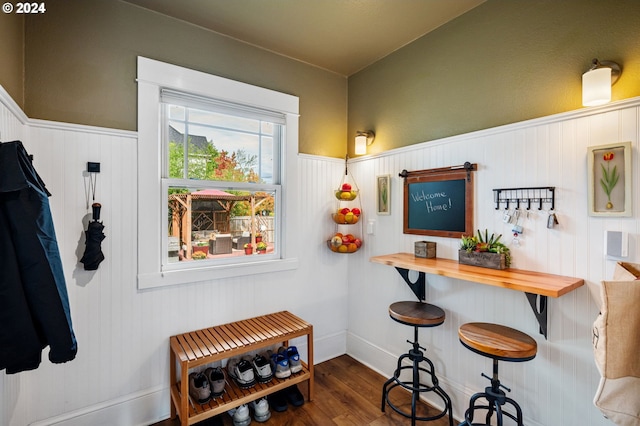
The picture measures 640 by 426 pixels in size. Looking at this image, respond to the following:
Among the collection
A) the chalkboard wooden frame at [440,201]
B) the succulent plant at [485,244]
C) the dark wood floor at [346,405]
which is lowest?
the dark wood floor at [346,405]

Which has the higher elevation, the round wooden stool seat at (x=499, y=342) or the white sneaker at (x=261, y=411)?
the round wooden stool seat at (x=499, y=342)

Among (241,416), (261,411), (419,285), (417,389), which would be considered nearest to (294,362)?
(261,411)

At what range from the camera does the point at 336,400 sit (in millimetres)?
2270

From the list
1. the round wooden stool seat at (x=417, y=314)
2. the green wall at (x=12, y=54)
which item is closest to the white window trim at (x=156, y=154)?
the green wall at (x=12, y=54)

### What you need to do
Copy out the records above without the pictures, swapping in "running shoe" wherever "sneaker" appears and keeping everything else the same.

### Finished answer
The picture measures 640 by 426 pixels in size. Looking at this image, respond to the following:
Among the collection
A) the chalkboard wooden frame at [440,201]
B) the succulent plant at [485,244]
C) the dark wood floor at [346,405]
which is lowest?
the dark wood floor at [346,405]

Which has the higher elevation, the round wooden stool seat at (x=499, y=342) or the white running shoe at (x=261, y=411)?
the round wooden stool seat at (x=499, y=342)

Among (241,416), (261,411), (419,285), (417,389), which would be considered nearest to (294,362)?
(261,411)

At what range from the camera does the point at 336,400 sit (in millimetres)?
2270

From the list
1. the round wooden stool seat at (x=417, y=314)
2. the green wall at (x=12, y=54)
which item is closest to the white window trim at (x=156, y=154)?
the green wall at (x=12, y=54)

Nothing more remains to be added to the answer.